(Text):
>> Begin

Then, we have the case of Sophia, a social humanoid robot developed by Hong Kong-based company Hanson Robotics, in collaboration with Google’s parent company Alphabet and SingularityNET, which provide for Sophia’s voice recognition system and AI software, respectively. Activated in April 2015, Sophia made her first public appearance in Austin, Texas, in March 2016. As the Wikipedia entry claimed in early 2018, “interviewers around the world have been impressed by the sophistication of many of Sophia’s responses to their questions, (although) the bulk of Sophia’s meaningful statements are believed by experts to be somewhat scripted”. Wikipedia entry has meanwhile been updated, insisting now on the “controversy over hype in the scientific community”. Nonetheless in October 2017, as a matter of fact, Sophia became the first AI application to receive citizenship of any country, namely, Saudi Arabia; a month later, ‘she’ was named the first Innovation Champion of the United Nations Development Programme, the first non-human to be given any UN title.
Obviously, one may wonder why on earth Saudi Arabia has enrolled Sophia as a citizen of her own, much as the UN celebrating Sophia as an innovation champion. Yet, some months earlier, in February 2017, the European Parliament adopted a proposal, in which the EU institution invites the European Commission “to explore, analyze and consider the implications of all possible legal solutions, (including) ... creating a specific legal status for robots in the long run, so that at least the most sophisticated autonomous robots could be established as having the status of electronic persons responsible for making good any damage they may cause, and possibly applying electronic personality to cases where robots make autonomous decisions or otherwise interact with third parties independently” (§59f of the document).

>> End

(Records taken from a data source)
>> Begin

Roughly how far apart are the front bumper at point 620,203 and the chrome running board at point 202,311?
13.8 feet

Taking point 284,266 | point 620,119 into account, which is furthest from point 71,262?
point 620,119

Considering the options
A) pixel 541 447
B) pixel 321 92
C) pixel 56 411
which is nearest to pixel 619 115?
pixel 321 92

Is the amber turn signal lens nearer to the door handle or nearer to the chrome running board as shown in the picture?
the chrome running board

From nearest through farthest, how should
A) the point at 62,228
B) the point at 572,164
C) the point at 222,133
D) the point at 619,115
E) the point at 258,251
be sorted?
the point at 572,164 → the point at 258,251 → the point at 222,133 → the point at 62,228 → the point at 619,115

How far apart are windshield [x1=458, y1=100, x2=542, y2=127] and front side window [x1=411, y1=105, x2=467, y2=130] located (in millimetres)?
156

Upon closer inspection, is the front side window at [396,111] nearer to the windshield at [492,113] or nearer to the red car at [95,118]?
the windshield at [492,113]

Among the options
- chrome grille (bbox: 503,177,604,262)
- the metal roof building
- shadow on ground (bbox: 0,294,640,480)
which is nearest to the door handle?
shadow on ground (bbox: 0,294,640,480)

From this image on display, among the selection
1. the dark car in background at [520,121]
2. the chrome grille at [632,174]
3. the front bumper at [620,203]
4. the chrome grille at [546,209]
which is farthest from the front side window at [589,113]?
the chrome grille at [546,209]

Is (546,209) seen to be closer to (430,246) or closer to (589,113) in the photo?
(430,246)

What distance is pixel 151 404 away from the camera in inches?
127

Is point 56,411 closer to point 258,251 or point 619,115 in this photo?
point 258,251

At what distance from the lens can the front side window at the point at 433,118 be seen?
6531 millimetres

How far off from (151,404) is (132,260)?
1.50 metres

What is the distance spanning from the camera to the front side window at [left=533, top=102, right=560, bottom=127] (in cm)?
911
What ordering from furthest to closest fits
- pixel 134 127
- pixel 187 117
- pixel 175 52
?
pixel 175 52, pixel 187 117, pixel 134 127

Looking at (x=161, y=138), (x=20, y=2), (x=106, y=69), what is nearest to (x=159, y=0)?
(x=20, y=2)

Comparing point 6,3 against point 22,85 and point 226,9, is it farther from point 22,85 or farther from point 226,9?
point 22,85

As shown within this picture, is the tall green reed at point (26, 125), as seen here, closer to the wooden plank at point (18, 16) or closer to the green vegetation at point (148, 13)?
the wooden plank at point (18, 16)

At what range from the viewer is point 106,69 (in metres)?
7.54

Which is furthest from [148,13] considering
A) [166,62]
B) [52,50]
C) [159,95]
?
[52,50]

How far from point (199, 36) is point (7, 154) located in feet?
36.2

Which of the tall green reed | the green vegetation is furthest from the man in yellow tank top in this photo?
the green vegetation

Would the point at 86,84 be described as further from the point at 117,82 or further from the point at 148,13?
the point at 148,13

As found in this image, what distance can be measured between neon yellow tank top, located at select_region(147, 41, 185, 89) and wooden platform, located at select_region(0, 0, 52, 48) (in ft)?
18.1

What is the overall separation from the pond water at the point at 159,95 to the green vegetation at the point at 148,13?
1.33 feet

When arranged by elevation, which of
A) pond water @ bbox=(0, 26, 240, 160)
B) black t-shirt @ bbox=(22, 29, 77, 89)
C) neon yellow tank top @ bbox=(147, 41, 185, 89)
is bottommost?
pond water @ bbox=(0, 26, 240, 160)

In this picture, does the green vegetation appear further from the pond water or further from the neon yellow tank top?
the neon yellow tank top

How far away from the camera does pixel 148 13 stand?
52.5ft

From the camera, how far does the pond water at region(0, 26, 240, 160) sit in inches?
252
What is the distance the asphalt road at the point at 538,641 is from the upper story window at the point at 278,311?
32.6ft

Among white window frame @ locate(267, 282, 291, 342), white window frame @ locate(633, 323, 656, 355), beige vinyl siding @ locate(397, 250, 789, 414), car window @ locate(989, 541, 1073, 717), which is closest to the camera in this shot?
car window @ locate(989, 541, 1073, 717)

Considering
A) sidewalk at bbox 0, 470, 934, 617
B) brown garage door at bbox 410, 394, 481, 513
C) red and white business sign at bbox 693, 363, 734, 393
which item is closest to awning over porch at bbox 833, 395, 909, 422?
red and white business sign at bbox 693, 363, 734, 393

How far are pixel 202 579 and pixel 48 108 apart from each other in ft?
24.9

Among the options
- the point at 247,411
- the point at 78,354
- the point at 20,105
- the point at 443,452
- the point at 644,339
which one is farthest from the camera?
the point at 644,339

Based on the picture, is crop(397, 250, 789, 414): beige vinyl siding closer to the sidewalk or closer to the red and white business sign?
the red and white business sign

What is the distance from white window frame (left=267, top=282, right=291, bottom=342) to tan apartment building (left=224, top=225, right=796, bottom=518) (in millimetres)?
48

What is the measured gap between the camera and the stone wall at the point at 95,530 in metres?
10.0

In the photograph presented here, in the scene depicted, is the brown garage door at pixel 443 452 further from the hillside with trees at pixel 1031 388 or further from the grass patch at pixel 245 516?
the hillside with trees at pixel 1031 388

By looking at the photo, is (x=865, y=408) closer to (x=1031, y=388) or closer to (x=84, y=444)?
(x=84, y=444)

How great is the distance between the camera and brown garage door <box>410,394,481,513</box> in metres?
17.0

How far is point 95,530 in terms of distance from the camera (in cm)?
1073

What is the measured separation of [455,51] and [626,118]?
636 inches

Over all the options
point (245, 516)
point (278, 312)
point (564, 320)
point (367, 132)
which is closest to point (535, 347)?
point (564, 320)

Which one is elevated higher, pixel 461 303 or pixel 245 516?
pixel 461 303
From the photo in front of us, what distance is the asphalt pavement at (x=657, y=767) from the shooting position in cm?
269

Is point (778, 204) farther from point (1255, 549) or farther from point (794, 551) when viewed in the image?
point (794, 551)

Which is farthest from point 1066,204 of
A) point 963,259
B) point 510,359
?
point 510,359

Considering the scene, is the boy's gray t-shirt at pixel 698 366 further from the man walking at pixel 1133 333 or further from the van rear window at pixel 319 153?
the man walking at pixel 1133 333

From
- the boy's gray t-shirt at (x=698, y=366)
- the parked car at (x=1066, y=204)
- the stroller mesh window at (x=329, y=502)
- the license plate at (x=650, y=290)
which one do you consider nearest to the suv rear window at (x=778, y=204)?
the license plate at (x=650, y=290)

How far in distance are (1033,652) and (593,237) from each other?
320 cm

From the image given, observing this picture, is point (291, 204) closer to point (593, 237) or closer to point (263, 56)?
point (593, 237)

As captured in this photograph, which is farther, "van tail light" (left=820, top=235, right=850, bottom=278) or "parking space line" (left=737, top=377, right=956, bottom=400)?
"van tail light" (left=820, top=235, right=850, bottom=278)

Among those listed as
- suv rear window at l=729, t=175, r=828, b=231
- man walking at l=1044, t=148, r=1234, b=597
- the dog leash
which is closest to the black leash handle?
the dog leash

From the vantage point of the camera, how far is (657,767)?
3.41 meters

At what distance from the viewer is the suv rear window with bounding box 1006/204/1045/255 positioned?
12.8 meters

>> End

(Written tasks):
1) Render the part of the listing that opens with the line containing "At what distance from the viewer" and closes at the listing's last line as a Markdown table with the columns Row and Line, skipping blank lines.
2) Write the next part of the text on Sophia and the legal status of robots.
The listing is unrelated to the text about Sophia and robot legal status.

(Expected results):
1)
| Row | Line |
|---|---|
| 1 | At what distance from the viewer is the suv rear window with bounding box 1006/204/1045/255 positioned? |
| 2 | 12.8 meters |

2)
Admittedly, current trends of AI and robotics have suggested some pessimistic views. In 2015, for instance, the Future of Life Institute released an open letter addressing the challenges and threats posed by this technology: “Its members—and advocates, among which Bill Gates, Elon Musk, and Stephen Hawking—are concerned that as increasingly sophisticated achievements in AI accumulate—especially where they intersect with advances in autonomous robotics technology—not enough attention is being paid to safety”. A year later, the White House Office of Science and Technology Policy (OSTP) conducted a series of public workshops on questions of AI and policy, releasing a final report on how to tackle such issues, as fairness, accountability, or social justice, through means of transparency [13]. While the European Parliament’s Committee on Legal Affairs and the UK House of Commons presented similar reports in 2017, an Industry Connections Program within the IEEE Standards Association issued its own document, namely, The Global Initiative on Ethical of Autonomous and Intelligent Systems from December 2017, in which the normative challenges and ethical threats of this kind of technology are similarly taken into account. In light of the manifold AI robotics applications and of the multiple, and even opposite, normative views of legislators, experts, and opinion makers, on whether or not legal systems should grant AI robots their “electronic personhood”, is there any chance to orient ourselves?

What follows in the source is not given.